Mobil, rumah mewah, pakaian adalah pelengkap kehidupan, kecantikan dan ketampanan adalah sebuah hiasan saja, jabatan adalah suatu titipan saja dalam kehidupan ini. Mereka tidak akan membuat kita menjadi bahagia apabila kebahagiaan disandarkan pada hal-hal tersebut, karena memang letak bahagia bukan dalam barang dan atribut tadi.
Kebahagiaan hanya bisa dimunculkan dari dalam diri kita. Bahagia itu letaknya di dalam jiwa, bukan pada hal-hal yang menjadi penghias kehidupan. Bahagia tidak bisa disamakan gemerlapnya sebuah kehidupan, karena bahagia adalah sesuatu yang abstrak dan hanya bisa diukur dengan dengan jiwa yang nrimo dan pikiran yang selalu dipenuhi husnudzon kepada Sang Pencipta.
Apabila kita belum mendapatkan kebahagiaan, maka carilah kebahagiaan dengan menyelam ke dalam jiwa kita sendiri. Bukan dengan mengkhayalkan hak orang lain yang tidak kita miliki. Jika anda terus mencari-cari kebahagiaan kepada benda-benda, selamanya anda tidak akan pernah bisa merasakan bahagia. Jika anda terus menerus mencari kebahagiaan kepada atribut-atribut, selamanya anda tidak akan pernah bisa merasakan bahagia.

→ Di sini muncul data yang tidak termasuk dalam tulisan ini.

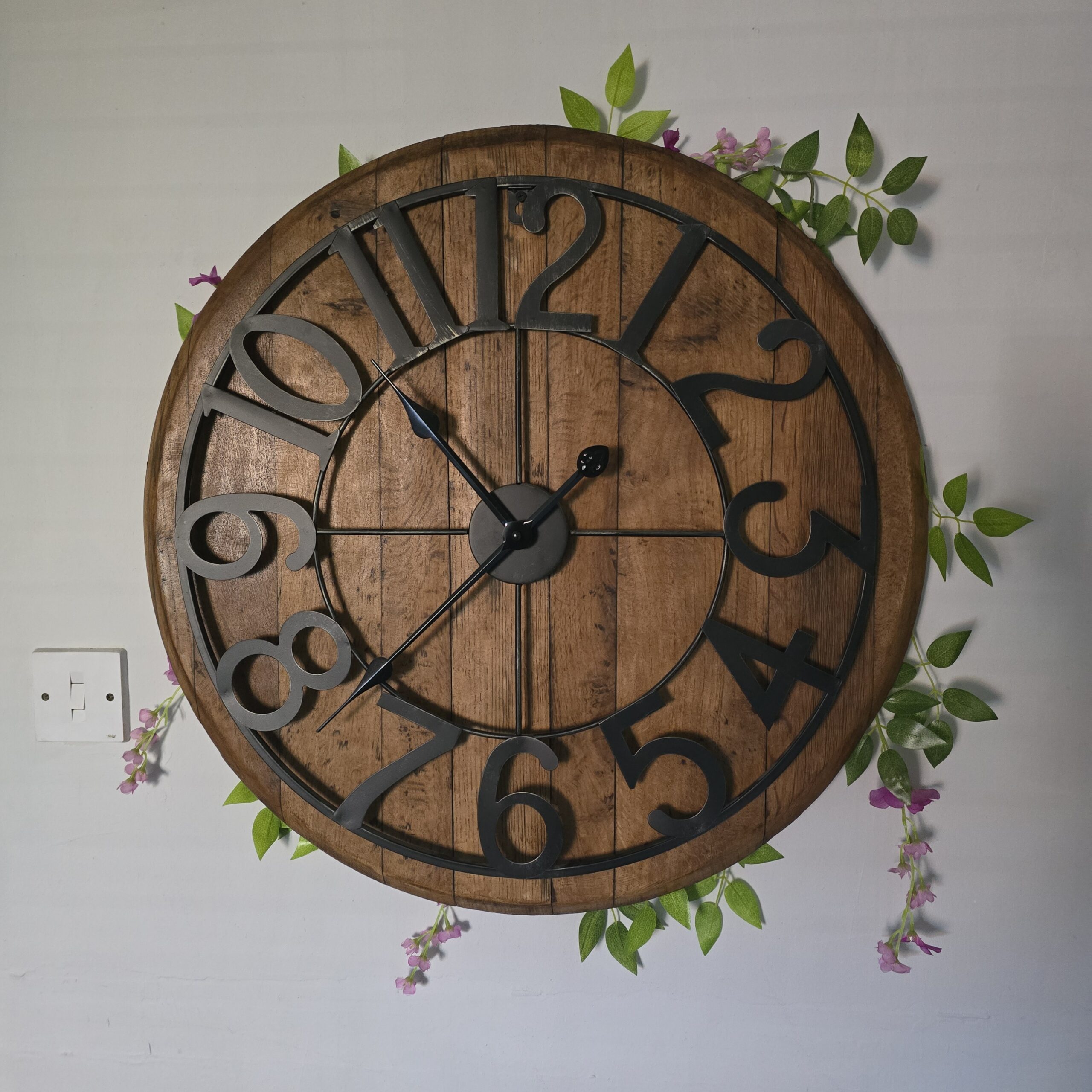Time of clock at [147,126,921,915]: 10:37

Bahagia itu letaknya di dalam jiwa. Benda-benda, atribut-atribut, asesoris-asesoris, itu hanya hiasan saja. Sama dengan hiasan lainnya. Karena bahagia itu letaknya di dalam jiwa.......maka jangan melihat milik orang lain karena itu bukan kepunyaan kita agar kita tetap selalu bahagia. Marilah kita segera temukan bahagia dalam hidup ini apapun kondisi hidup kita saat ini.
(semoga bermanfaat...saya sangat senang apabila pembaca berkenan memberikan komentar untuk perbaikan...)
3 komentar:
good writing, ringan, mengalir dan mempunyai pesan..
Selamat berkarya Mas..
top markotop, produktif tenan sekarang. manfaatkan momen2 ini kang, segala sesuatu ada nafasnya.
semakin hari, semakin mengalir idenya. semakin natural penuturannya. semakin bernas isinya.
laik this..
lanjutkan, menulis itu bagian dari usaha kita memprasastikan ide-ide dan lintasan pikiran kita, agar orang lain bisa ikut mengambil pelajaran darinya.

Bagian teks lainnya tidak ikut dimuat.